# Vista Search?



## toddpedlar (Dec 13, 2008)

What's with the Vista "search" functionality and the inability (as far as I can tell) to search all documents on your computer for a word within the file? I used this ALL the time in XP, but now that I've got a vista machine I seem to be completely hampered. Why would they remove functionality like that? (or am I missing something? Anyone know how to do what I want to do under Vista?)


----------



## Broadus (Dec 13, 2008)

I've used the free Copernic search program for several years and never looked into Vista's capabilities, though I've used Vista for close to two years now.

Bill


----------



## fredtgreco (Dec 13, 2008)

Todd,

You need to check the "Indexing Options" in the Control Panel.
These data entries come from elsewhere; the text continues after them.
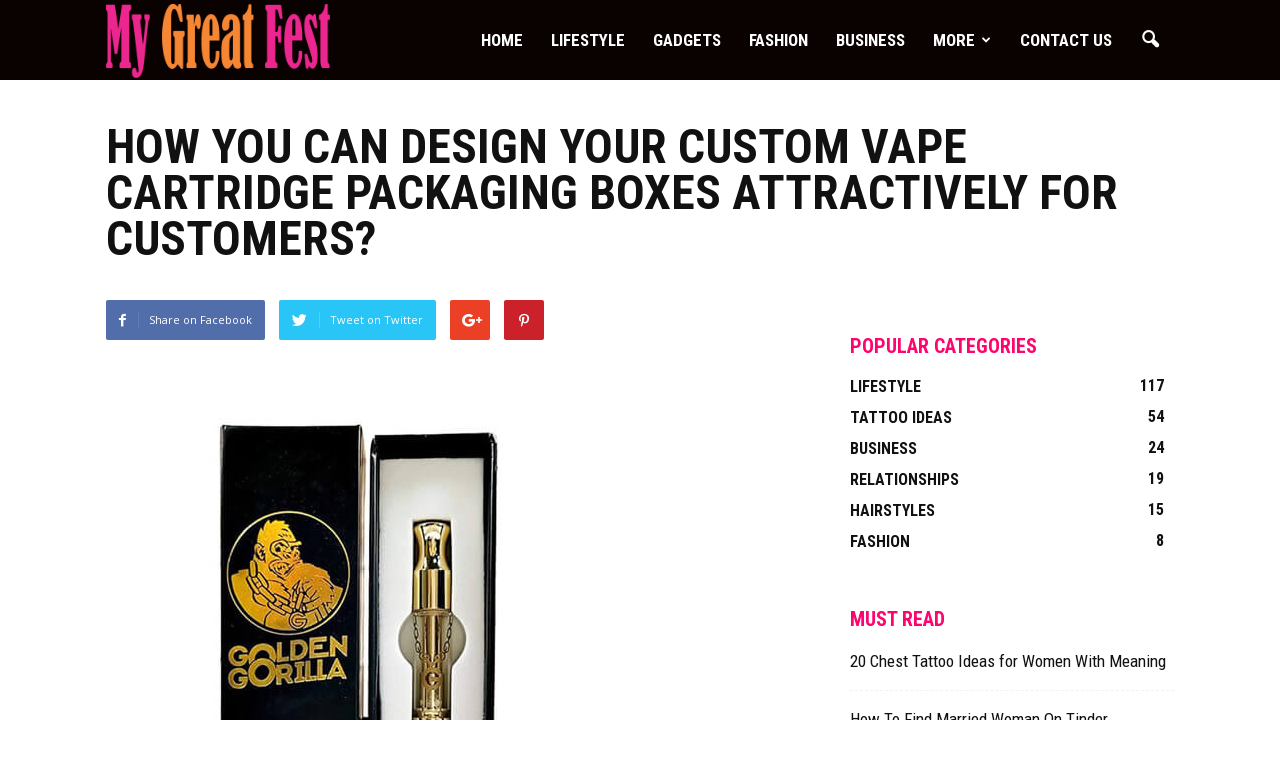

--- FILE ---
content_type: text/html; charset=utf-8
request_url: https://www.google.com/recaptcha/api2/aframe
body_size: 267
content:
<!DOCTYPE HTML><html><head><meta http-equiv="content-type" content="text/html; charset=UTF-8"></head><body><script nonce="ICIIfeKLMqnDeBGGTcUIfg">/** Anti-fraud and anti-abuse applications only. See google.com/recaptcha */ try{var clients={'sodar':'https://pagead2.googlesyndication.com/pagead/sodar?'};window.addEventListener("message",function(a){try{if(a.source===window.parent){var b=JSON.parse(a.data);var c=clients[b['id']];if(c){var d=document.createElement('img');d.src=c+b['params']+'&rc='+(localStorage.getItem("rc::a")?sessionStorage.getItem("rc::b"):"");window.document.body.appendChild(d);sessionStorage.setItem("rc::e",parseInt(sessionStorage.getItem("rc::e")||0)+1);localStorage.setItem("rc::h",'1769904594570');}}}catch(b){}});window.parent.postMessage("_grecaptcha_ready", "*");}catch(b){}</script></body></html>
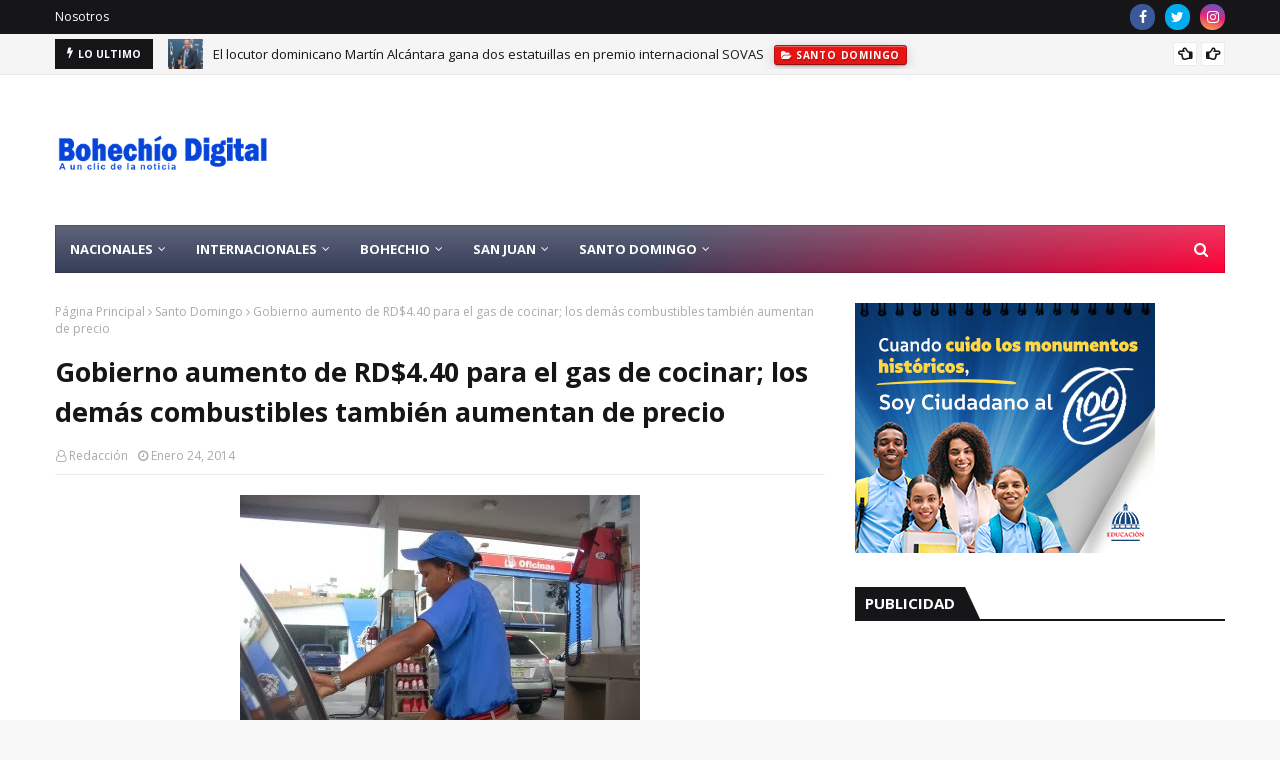

--- FILE ---
content_type: text/html; charset=utf-8
request_url: https://www.google.com/recaptcha/api2/aframe
body_size: 266
content:
<!DOCTYPE HTML><html><head><meta http-equiv="content-type" content="text/html; charset=UTF-8"></head><body><script nonce="iprV3oTm8DXs8wBA9qbLdg">/** Anti-fraud and anti-abuse applications only. See google.com/recaptcha */ try{var clients={'sodar':'https://pagead2.googlesyndication.com/pagead/sodar?'};window.addEventListener("message",function(a){try{if(a.source===window.parent){var b=JSON.parse(a.data);var c=clients[b['id']];if(c){var d=document.createElement('img');d.src=c+b['params']+'&rc='+(localStorage.getItem("rc::a")?sessionStorage.getItem("rc::b"):"");window.document.body.appendChild(d);sessionStorage.setItem("rc::e",parseInt(sessionStorage.getItem("rc::e")||0)+1);localStorage.setItem("rc::h",'1768999892514');}}}catch(b){}});window.parent.postMessage("_grecaptcha_ready", "*");}catch(b){}</script></body></html>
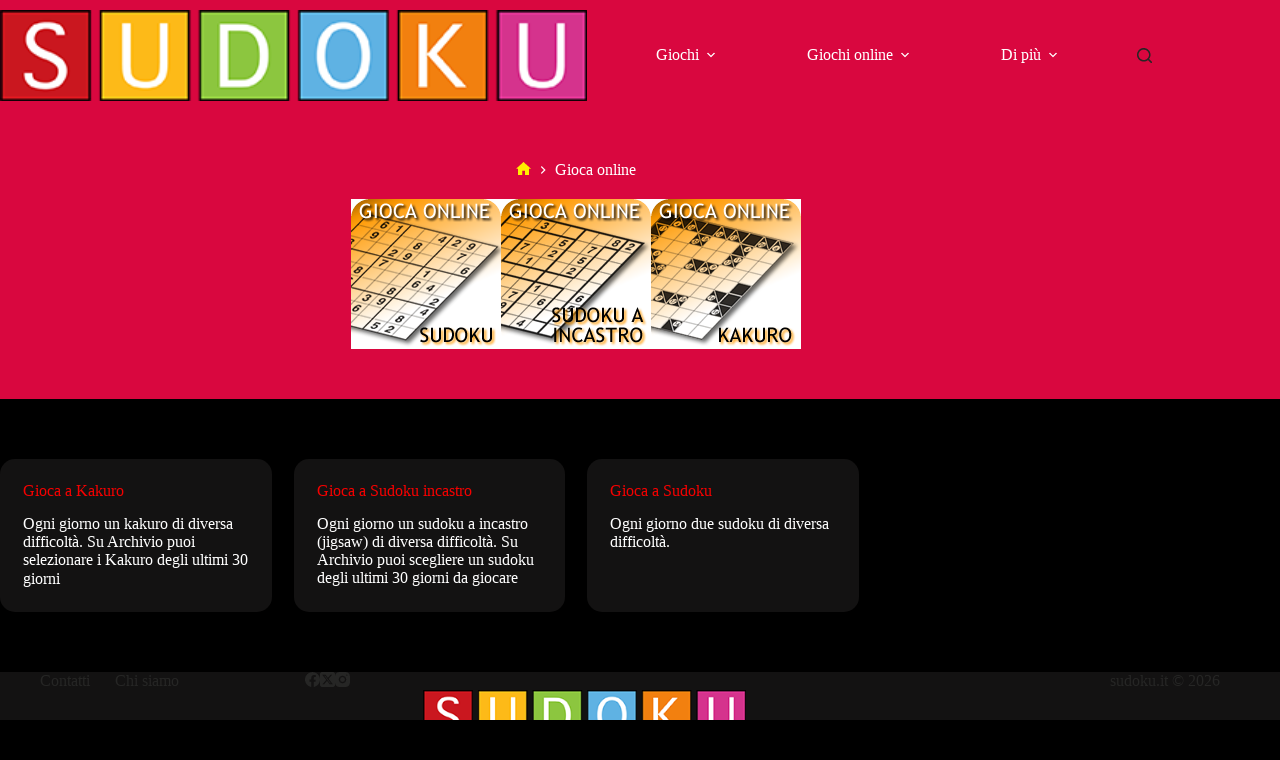

--- FILE ---
content_type: text/css
request_url: https://sudoku.it/wp-content/uploads/blocksy/css/taxonomies.css?ver=79966
body_size: -13
content:
.ct-term-151 {--theme-button-background-initial-color:#00d4e3 !important;}

--- FILE ---
content_type: application/javascript; charset=utf-8
request_url: https://cs.iubenda.com/cookie-solution/confs/js/89226563.js
body_size: -149
content:
_iub.csRC = { consApiKey: 'NdnSV0gYwFaE4pmhZLQrTwnkb6lBbG9G', publicId: '817cba7a-c82c-4c57-a749-725f335261ad', floatingGroup: false };
_iub.csEnabled = true;
_iub.csPurposes = [3,4,1];
_iub.cpUpd = 1713356625;
_iub.csFeatures = {"geolocation_setting":false,"cookie_solution_white_labeling":0,"rejection_recovery":false,"full_customization":false,"multiple_languages":"it","mobile_app_integration":false};
_iub.csT = null;
_iub.googleConsentModeV2 = true;
_iub.totalNumberOfProviders = 1;
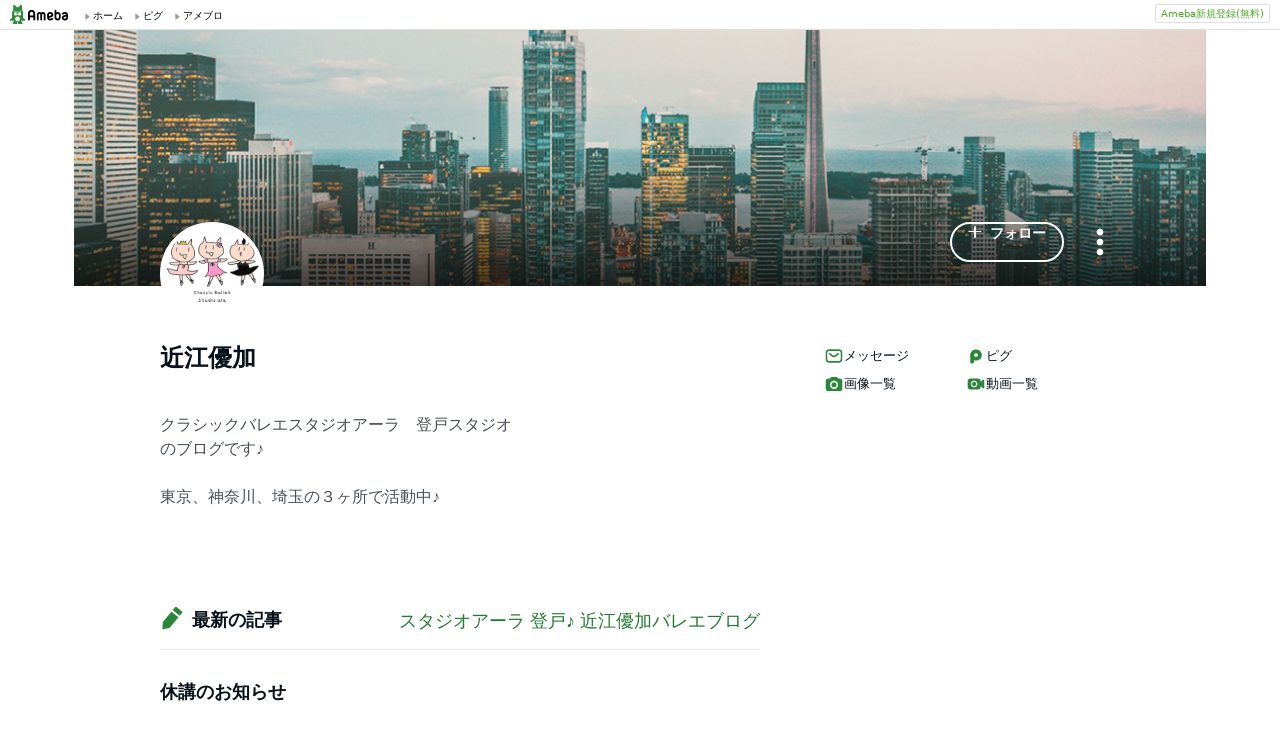

--- FILE ---
content_type: text/html; charset=utf-8
request_url: https://www.google.com/recaptcha/api2/aframe
body_size: 266
content:
<!DOCTYPE HTML><html><head><meta http-equiv="content-type" content="text/html; charset=UTF-8"></head><body><script nonce="Ui47Nc_D8aCjmuRRiQb5Tg">/** Anti-fraud and anti-abuse applications only. See google.com/recaptcha */ try{var clients={'sodar':'https://pagead2.googlesyndication.com/pagead/sodar?'};window.addEventListener("message",function(a){try{if(a.source===window.parent){var b=JSON.parse(a.data);var c=clients[b['id']];if(c){var d=document.createElement('img');d.src=c+b['params']+'&rc='+(localStorage.getItem("rc::a")?sessionStorage.getItem("rc::b"):"");window.document.body.appendChild(d);sessionStorage.setItem("rc::e",parseInt(sessionStorage.getItem("rc::e")||0)+1);localStorage.setItem("rc::h",'1769070654780');}}}catch(b){}});window.parent.postMessage("_grecaptcha_ready", "*");}catch(b){}</script></body></html>

--- FILE ---
content_type: application/javascript; charset=utf-8
request_url: https://fundingchoicesmessages.google.com/f/AGSKWxVODWmeQG4QKr1cEz1D3anMDL15DA_EtxgEvqOn-Uj2suk8Xyj-EaK3iHTDuaxxx8Fx7mukB4ZZEeYdPFbK0wZceqFfo-I82yfkQTcLjP8-yrA4Uwqtwn7oCmt4HfFJbIRBVhP7WS9iYs9AIYbiVQDsIvcsBjuBQAEegSxiDdLgruznJdqDBwpKtcoc/_/ad_home./adserverpub?.box.ad./ad-minister.-500x100.
body_size: -1288
content:
window['6d49c1b4-3392-4ace-93e2-f628da3fcc8b'] = true;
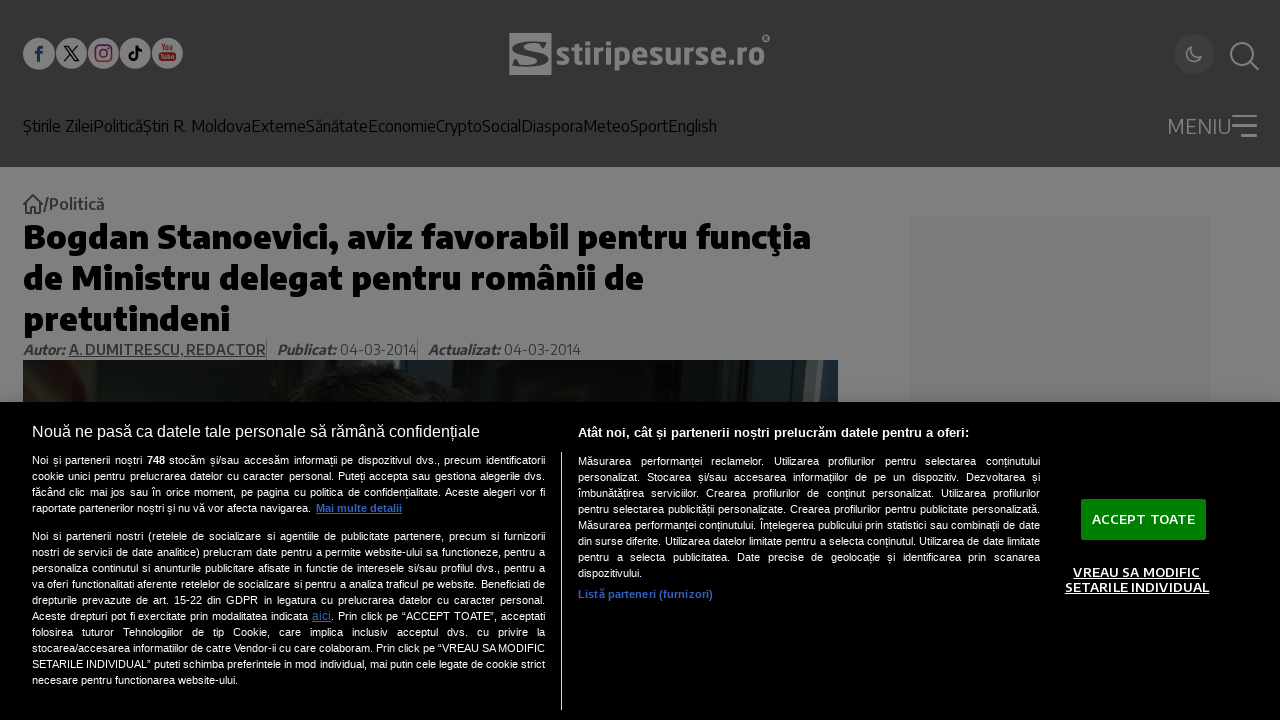

--- FILE ---
content_type: text/javascript;charset=utf-8
request_url: https://id.cxense.com/public/user/id?json=%7B%22identities%22%3A%5B%7B%22type%22%3A%22ckp%22%2C%22id%22%3A%22mksods66o2qie053%22%7D%2C%7B%22type%22%3A%22lst%22%2C%22id%22%3A%22y8ofm2btbpsd1xnko8ladr0f0%22%7D%2C%7B%22type%22%3A%22cst%22%2C%22id%22%3A%22y8ofm2btbpsd1xnko8ladr0f0%22%7D%5D%7D&callback=cXJsonpCB1
body_size: 208
content:
/**/
cXJsonpCB1({"httpStatus":200,"response":{"userId":"cx:1aaaexwuohybf1wxrmhwmsn7aj:28sj3f3lgvbk5","newUser":false}})

--- FILE ---
content_type: text/javascript;charset=utf-8
request_url: https://p1cluster.cxense.com/p1.js
body_size: 100
content:
cX.library.onP1('y8ofm2btbpsd1xnko8ladr0f0');
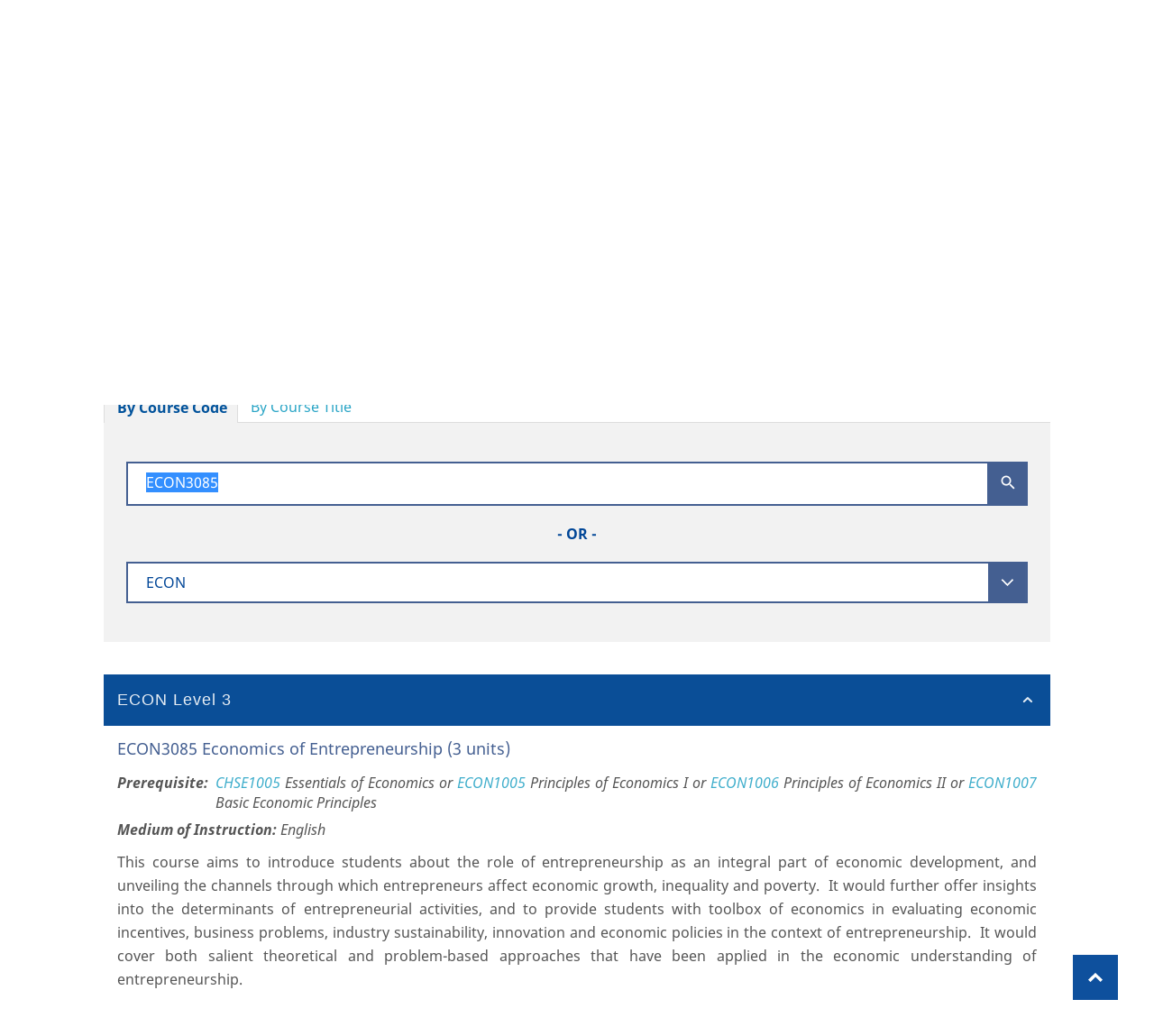

--- FILE ---
content_type: text/css
request_url: https://handbook.ar.hkbu.edu.hk/assets/handbook/styles/biggest.css
body_size: 195
content:

/* *************************************** */
/* *   Style Switcher: biggest font size * */
/* *************************************** */

@import url("style.css");

body {
    font-size:2em;
}
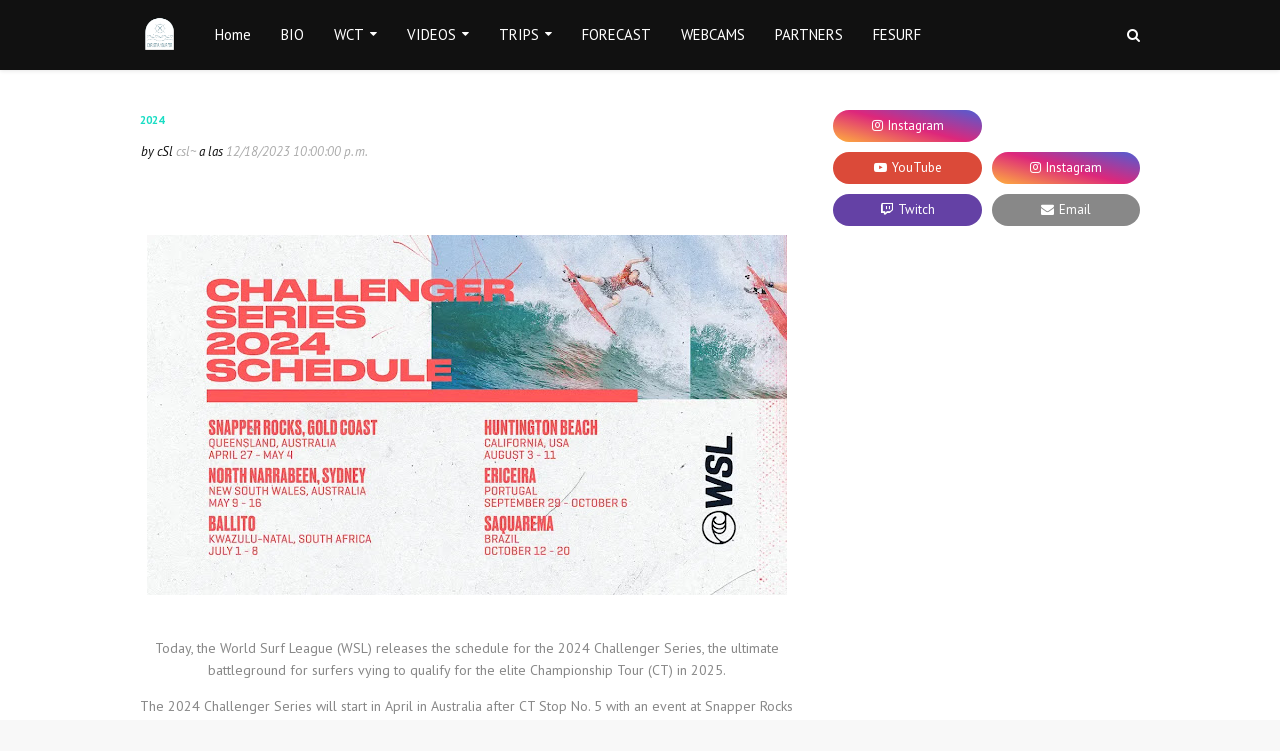

--- FILE ---
content_type: text/plain;charset=UTF-8
request_url: https://free.timeanddate.com/ts.php?t=1769597717479
body_size: -247
content:
1769597717.7553 18



--- FILE ---
content_type: text/plain;charset=UTF-8
request_url: https://free.timeanddate.com/ts.php?t=1769597717515
body_size: -269
content:
1769597717.7553 18



--- FILE ---
content_type: text/plain;charset=UTF-8
request_url: https://free.timeanddate.com/ts.php?t=1769597717519
body_size: -269
content:
1769597717.7905 18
Likely you don't have the proper settings checked. Vista Search is actually way better than XP's.

Of course the best search program by far is X1. Nothing comes close.

X1 Enterprise Search Solutions : search, preview and act upon data in over 400 formats and applications


----------



## NaphtaliPress (Dec 13, 2008)

fredtgreco said:


> Todd,
> 
> You need to check the "Indexing Options" in the Control Panel. Likely you don't have the proper settings checked. Vista Search is actually way better than XP's.
> 
> ...


 Life saver (well, saves lot of frustration at least)


----------